Das 2:1 gegen Queens Park Rangers war ein Sommerkick, der sich ganz entspannt wegschauen ließ. Viel weniger anstrengend beim Zuschauen als der Versuch, mit der S-Bahn vom Alex nach Köpenick zu fahren. Die Sperrung der Stadtbahn im Osten zwischen Ostbahnhof und Lichtenberg war mir einfach entgangen und so hetzte ich mit Regional-Express und Straßenbahn zum Stadion. Lediglich in der ersten Halbzeit machte der englische Zweitligist, der eine Menge Spieler in seinen Reihen hatte, die von der Körperstatur eher an Rugby- als an Fußballspieler erinnerten, offensiv etwas Dampf und forderte die Defensive um Toni Leistner und Marc Torrejon ein wenig. Die beiden zeigten dabei einige Abstimmungsschwierigkeiten.

So blieb gestern Zeit, sich etwas die neuen Spieler anzusehen. Von denen hatte sicher Marcel Hartel den besten Eindruck hinterlassen. Wobei das auch ein bisschen seiner Rolle geschuldet war. Während sich Damir Kreilach wie so häufig sehr weit vorne mit reinschob, agierte er hinter den Spitzen, fand häufig die Balance zwischen Abspiel und Dribbling und konnte seine Mitspieler in Szene setzen. Er war wenig fassbar in seiner Rolle und etwas unberechenbar.

Und bei Felix Kroos, der dafür eine Position nach hinten auf die Sechs rutschte, sah es so aus, als würde er den Spielaufbau von dieser Position aus bevorzugen. Aber auch hier gilt: Defensiv wurde er kaum gefordert. So wie auch die Ö-Abwehr mit Fabian Schönheim und Christoph Schösswendter, die ich auf der Suche nach kurzen Namen gestern einfach Schöni und Schössi genannt habe. Beide konnten sich mangels englischer Offensivbemühungen nicht auszeichnen.

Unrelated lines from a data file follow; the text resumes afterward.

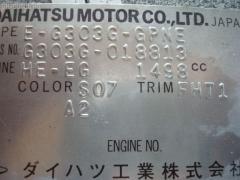 Крыло переднее Daihatsu Pyzar G303G Фото 2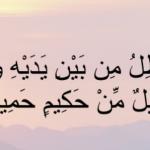 """تفسير الآية """" لا يأتيه الباطل من بين يديه ولا من خلفه """""""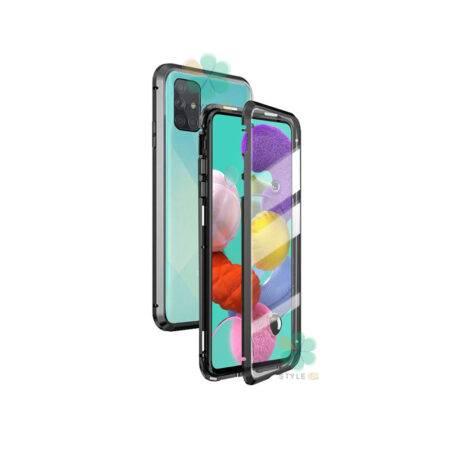 خرید محافظ 360 درجه شیشه ای مگنتی گوشی سامسونگ Galaxy A71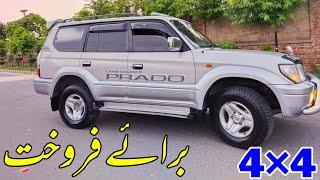 Toyota Prado TZ 1997 Model Review Price & Detail | Waleed Abbas | KHATTAK MOTORS VLOG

Jens Keller wollte sich gestern nach dem Spiel immer noch nicht auf einen Stammkeeper für die Saison festlegen. Aber die Signale stehen wohl vor allem für Jakob Busk auf grün, der sich gestern im eins gegen eins mehrfach auszeichnen konnte, sein Spiel offensiv interpretierte und lautstark die Vorderleute dirigierte. Das Gegentor für den zur Halbzeit für Busk gekommenen Daniel Mesenhöler sah unglücklich aus, weil der Ball ewig in der Luft war. Andererseits weiß ich nicht, ob Mesenhöler als Keeper außerhalb des Fünf-Meter-Raums Flanken wegfausten muss. Da kann man als Keeper auch ein entsprechendes Kopfballspiel der Vorderleute erwarten. Hier das Gegentor:

Sehr viel Pech hatte dafür in der Offensive Sebastian Polter, der im Vergleich zu Philipp Hosiner nicht so spritzig und aggressiv wirkte. Aber daraus jetzt Aussagen für die Partie gegen Ingolstadt am Samstag abzuleiten, wäre mir doch zu viel. Hier Hosiners Elfmetertor.

Es lag vielleicht auch am wenig präsenten Gegner, aber auffällig war, dass selbst nach dem Komplettwechsel um die 60. Minute herum (nur Steven Skrzybski spielte komplett durch), es keinen Abfall im Spiel von Union gab. Damit dürfte das Transferziel, den Kader so zu ergänzen, dass auf jeder Position ein echter Konkurrenzkampf entsteht, geglückt sein. Ich sehe aktuell eine Mannschaft, in der Jens Keller viele Optionen hat und ich bin gespannt, ob und wie der Trainer sie nutzen wird. Dass wir noch einmal eine Saison sehen, in der Jens Keller quasi kaum durchwechseln wird, bezweifle ich.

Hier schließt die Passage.